PAGE TEXT
I also found this program if the above doesn't work. It's called MoveOnBoot (never heard of it, anyone else?), and it delete the file before Windows starts and locks access to it. http://www.softwarepatch.com/software/moveonboot.html

 

I think it basically asks you to select a file, an action to do with it, and then you reboot to carry out that action.

Edited by rollcage

Most probably the video file is corrupt. Windows always tries to scan video files so it can show you a thumbnail in your Explorer pane, and it can get confused if the file is defective. So CPU consumption goes through the roof while it tries to process it and you can't do anything with the file because Explorer is still trying to read it and locks it out.

 

This works every time when the above happens:

 

Don't open the folder containing the file using Explorer at all, but make a note of where it is on the system.

 

Open a command prompt and navigate to the folder. Tip if you're not used to the comand prompt - you can use the Tab key to auto-complete long directory names, e.g - C:\> cd doc (hit Tab) - becomes C:\>cd "Documents and Settings" and so on.

 

When you've navigated your command prompt to the directory with the file, either remove it (e.g. C:\Documents and Settings\Joe\My Documents> del filename.avi) or rename it (... ren filename.avi brokenfile.dud).

 

Once you've done that, Explorer will no longer think it's a video file and your problem is solved.

I hate broken MP3s, any good app to recover them? When I play them they end before the supposed end time.

 

Macgirl, give me a few moments to find where I've archived an app which might just do the trick. I found it years ago and it can fix up MP3s which get screwed, jumbled or mis-timed, but I haven't needed it for ages. I'll post it here if I can find it.

 

Edit: Here you go - Uncook95

 

It's freeware, in case anyone wonders. And if that doesn't work, Soundforge will usually repair broken MP3s but I can't post that!

ENTRIES SHOWN
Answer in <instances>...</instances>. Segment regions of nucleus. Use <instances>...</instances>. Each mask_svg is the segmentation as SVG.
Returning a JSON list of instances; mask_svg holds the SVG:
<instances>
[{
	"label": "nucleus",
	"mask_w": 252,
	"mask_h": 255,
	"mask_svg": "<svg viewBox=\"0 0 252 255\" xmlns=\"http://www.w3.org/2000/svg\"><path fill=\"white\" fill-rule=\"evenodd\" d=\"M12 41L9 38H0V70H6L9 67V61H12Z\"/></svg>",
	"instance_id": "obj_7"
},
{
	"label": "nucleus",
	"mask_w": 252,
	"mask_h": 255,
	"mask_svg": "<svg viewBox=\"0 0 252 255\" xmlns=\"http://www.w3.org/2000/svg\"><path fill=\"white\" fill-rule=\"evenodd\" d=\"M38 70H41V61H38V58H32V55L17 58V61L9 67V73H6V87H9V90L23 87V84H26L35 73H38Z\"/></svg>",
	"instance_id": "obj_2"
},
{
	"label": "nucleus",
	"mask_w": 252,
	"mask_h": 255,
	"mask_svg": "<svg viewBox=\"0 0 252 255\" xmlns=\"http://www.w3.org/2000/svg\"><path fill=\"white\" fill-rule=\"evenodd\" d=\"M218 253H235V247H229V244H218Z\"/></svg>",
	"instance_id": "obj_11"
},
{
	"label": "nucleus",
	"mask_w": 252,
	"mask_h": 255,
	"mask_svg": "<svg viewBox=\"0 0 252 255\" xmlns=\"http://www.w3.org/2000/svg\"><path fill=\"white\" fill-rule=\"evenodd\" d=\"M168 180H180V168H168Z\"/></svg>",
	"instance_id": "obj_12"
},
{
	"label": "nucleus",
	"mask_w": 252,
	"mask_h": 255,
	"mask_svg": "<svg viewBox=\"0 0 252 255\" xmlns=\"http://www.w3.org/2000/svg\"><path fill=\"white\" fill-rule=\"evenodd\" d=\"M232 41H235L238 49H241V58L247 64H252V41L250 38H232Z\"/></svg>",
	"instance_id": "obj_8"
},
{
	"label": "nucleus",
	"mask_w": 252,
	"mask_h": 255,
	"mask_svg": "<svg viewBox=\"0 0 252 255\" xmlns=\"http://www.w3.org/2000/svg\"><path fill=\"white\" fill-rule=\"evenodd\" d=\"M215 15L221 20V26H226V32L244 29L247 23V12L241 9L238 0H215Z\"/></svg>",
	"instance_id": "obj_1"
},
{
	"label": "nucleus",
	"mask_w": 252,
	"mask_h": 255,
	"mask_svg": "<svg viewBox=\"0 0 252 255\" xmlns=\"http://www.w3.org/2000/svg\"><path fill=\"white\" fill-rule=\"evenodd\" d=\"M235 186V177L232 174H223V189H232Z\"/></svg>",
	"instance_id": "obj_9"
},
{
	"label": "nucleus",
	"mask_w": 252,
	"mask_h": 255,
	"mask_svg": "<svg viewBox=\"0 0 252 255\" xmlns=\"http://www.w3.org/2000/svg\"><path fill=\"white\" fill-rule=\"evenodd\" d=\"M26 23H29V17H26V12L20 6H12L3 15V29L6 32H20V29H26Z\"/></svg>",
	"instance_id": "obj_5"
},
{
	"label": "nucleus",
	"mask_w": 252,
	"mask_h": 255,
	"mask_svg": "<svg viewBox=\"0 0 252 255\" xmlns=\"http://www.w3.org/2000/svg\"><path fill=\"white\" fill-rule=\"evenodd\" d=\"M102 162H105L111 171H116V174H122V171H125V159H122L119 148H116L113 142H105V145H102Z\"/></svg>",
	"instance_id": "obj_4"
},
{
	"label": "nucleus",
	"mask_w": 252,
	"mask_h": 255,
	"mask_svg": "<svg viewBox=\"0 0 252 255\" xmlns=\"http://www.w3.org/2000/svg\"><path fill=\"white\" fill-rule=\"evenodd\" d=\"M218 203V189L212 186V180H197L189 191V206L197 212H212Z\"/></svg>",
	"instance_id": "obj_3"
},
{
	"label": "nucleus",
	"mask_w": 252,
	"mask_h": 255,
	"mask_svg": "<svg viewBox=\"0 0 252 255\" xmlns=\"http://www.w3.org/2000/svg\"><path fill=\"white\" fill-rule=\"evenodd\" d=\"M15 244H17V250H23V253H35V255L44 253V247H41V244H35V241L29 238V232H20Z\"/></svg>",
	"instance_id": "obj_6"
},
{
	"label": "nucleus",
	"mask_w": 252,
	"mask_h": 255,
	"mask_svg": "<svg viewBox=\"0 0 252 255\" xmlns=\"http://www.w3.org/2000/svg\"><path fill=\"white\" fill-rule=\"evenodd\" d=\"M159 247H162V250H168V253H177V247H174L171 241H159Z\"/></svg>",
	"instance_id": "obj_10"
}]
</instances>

TASK ITEM A
Translate this sentence from the forum thread into Spanish: "Don't open the folder containing the file using Explorer at all, but make a note of where it is on the system."
TASK ITEM B
Reproduce the portion of the forum thread that opens with the words containing "I hate broken" and closes with "can't post that!".

ANSWER AREA A
No abras en absoluto con el Explorador la carpeta que contiene el archivo, pero anota dónde se encuentra en el sistema.

ANSWER AREA B
I hate broken MP3s, any good app to recover them? When I play them they end before the supposed end time.

 

Macgirl, give me a few moments to find where I've archived an app which might just do the trick. I found it years ago and it can fix up MP3s which get screwed, jumbled or mis-timed, but I haven't needed it for ages. I'll post it here if I can find it.

 

Edit: Here you go - Uncook95

 

It's freeware, in case anyone wonders. And if that doesn't work, Soundforge will usually repair broken MP3s but I can't post that!